Archive for August, 2009

How many is too many? When not to vote

Monday, August 31st, 2009

By KW

First, I like Tim Kessler. He’s been a GF&P commissioner longer, I believe, than any other commissioner in history.

He pays attention. He works to balance sportsmen and landowner concerns. He listens to state biologists but isn’t afraid to depart from the company line.

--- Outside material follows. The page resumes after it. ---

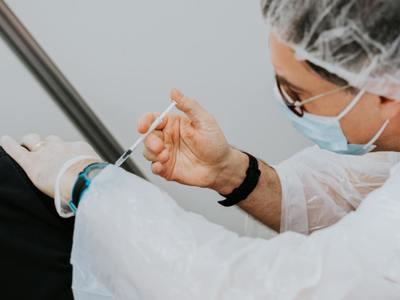 Pracownicy urzędu marszałkowskiego i jednostek mu podległych będą szczepieni preparatem firmy Pfizer. Fot. unsplash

So, liking him made it harder to write a story questioning whether it was appropriate for Kessler to propose and vote in support on an increase in the state shooting preserve pheasant limit, from 15 a day to 20 a day for more than half the seven-month preserve season.

Kessler, see, is the “landlord” of a hunting preserve operated by his brother, George, on Tim’s land up near Aberdeen. So he’s not the operator, but he’s pretty close.

On that same issue, preserve operator Mike Authier of Vivian abstained. Was that necessary? Should Kessler have abstained, too? Good questions, I think, and ones that should be discussed further by the comission.

Potential conflicts of interest are common on the comission, where landowners vote on issues that hurt or benefit landowners and hunters vote on issues that hurt of benefit hunters. So is this specific issue different? I’m not sure.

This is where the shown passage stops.